What to do
Where the records below show the word "recaptcha" in a line, please copy that line.

Data extract
[Start of section]

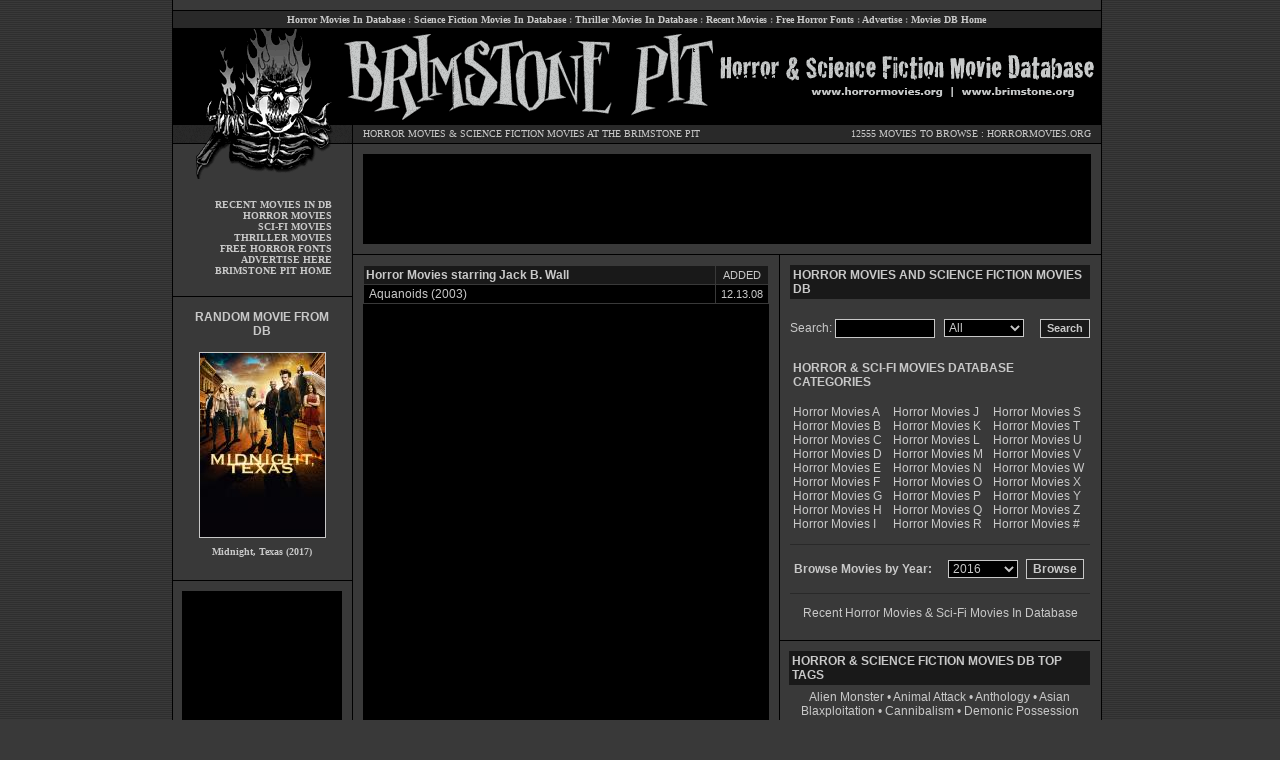

--- FILE ---
content_type: text/html; charset=utf-8
request_url: https://www.google.com/recaptcha/api2/aframe
body_size: 268
content:
<!DOCTYPE HTML><html><head><meta http-equiv="content-type" content="text/html; charset=UTF-8"></head><body><script nonce="rjzhGyfLZNF3dygFgmkuzw">/** Anti-fraud and anti-abuse applications only. See google.com/recaptcha */ try{var clients={'sodar':'https://pagead2.googlesyndication.com/pagead/sodar?'};window.addEventListener("message",function(a){try{if(a.source===window.parent){var b=JSON.parse(a.data);var c=clients[b['id']];if(c){var d=document.createElement('img');d.src=c+b['params']+'&rc='+(localStorage.getItem("rc::a")?sessionStorage.getItem("rc::b"):"");window.document.body.appendChild(d);sessionStorage.setItem("rc::e",parseInt(sessionStorage.getItem("rc::e")||0)+1);localStorage.setItem("rc::h",'1768423239320');}}}catch(b){}});window.parent.postMessage("_grecaptcha_ready", "*");}catch(b){}</script></body></html>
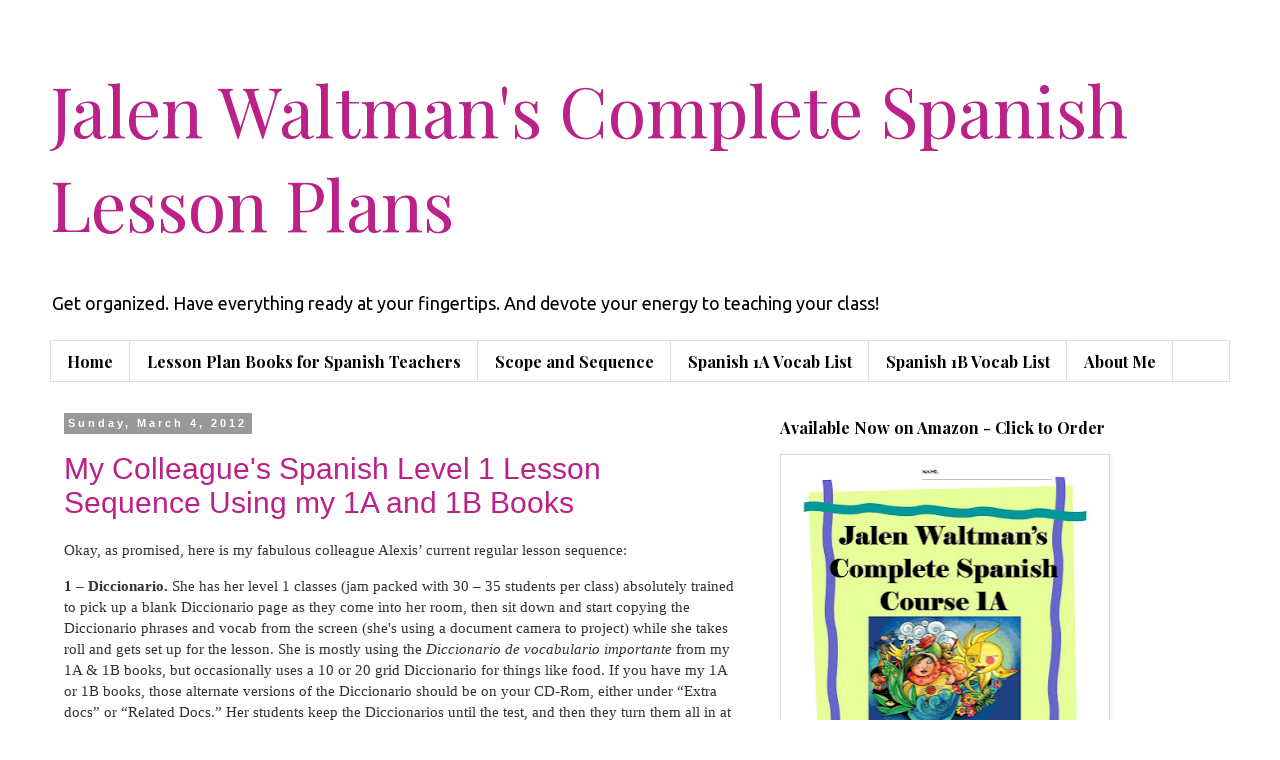

--- FILE ---
content_type: text/html; charset=UTF-8
request_url: https://www.waltmania.com/b/stats?style=BLACK_TRANSPARENT&timeRange=ALL_TIME&token=APq4FmCHwgqDJuoq4JhktPGsrpK5EIUFjuxjWwuSRo8VmdzglOyavElmbmwZQJsAluVkYY3zxD0iqZ6Zz8RvidUOTKexR0Eo2w
body_size: 43
content:
{"total":331392,"sparklineOptions":{"backgroundColor":{"fillOpacity":0.1,"fill":"#000000"},"series":[{"areaOpacity":0.3,"color":"#202020"}]},"sparklineData":[[0,25],[1,23],[2,26],[3,23],[4,40],[5,21],[6,26],[7,26],[8,23],[9,34],[10,67],[11,100],[12,40],[13,46],[14,40],[15,61],[16,46],[17,63],[18,87],[19,61],[20,53],[21,58],[22,68],[23,90],[24,56],[25,76],[26,70],[27,60],[28,45],[29,44]],"nextTickMs":1200000}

[End of section]

Answer to this task
request_url: https://www.google.com/recaptcha/api2/aframe
<!DOCTYPE HTML><html><head><meta http-equiv="content-type" content="text/html; charset=UTF-8"></head><body><script nonce="rjzhGyfLZNF3dygFgmkuzw">/** Anti-fraud and anti-abuse applications only. See google.com/recaptcha */ try{var clients={'sodar':'https://pagead2.googlesyndication.com/pagead/sodar?'};window.addEventListener("message",function(a){try{if(a.source===window.parent){var b=JSON.parse(a.data);var c=clients[b['id']];if(c){var d=document.createElement('img');d.src=c+b['params']+'&rc='+(localStorage.getItem("rc::a")?sessionStorage.getItem("rc::b"):"");window.document.body.appendChild(d);sessionStorage.setItem("rc::e",parseInt(sessionStorage.getItem("rc::e")||0)+1);localStorage.setItem("rc::h",'1768423239320');}}}catch(b){}});window.parent.postMessage("_grecaptcha_ready", "*");}catch(b){}</script></body></html>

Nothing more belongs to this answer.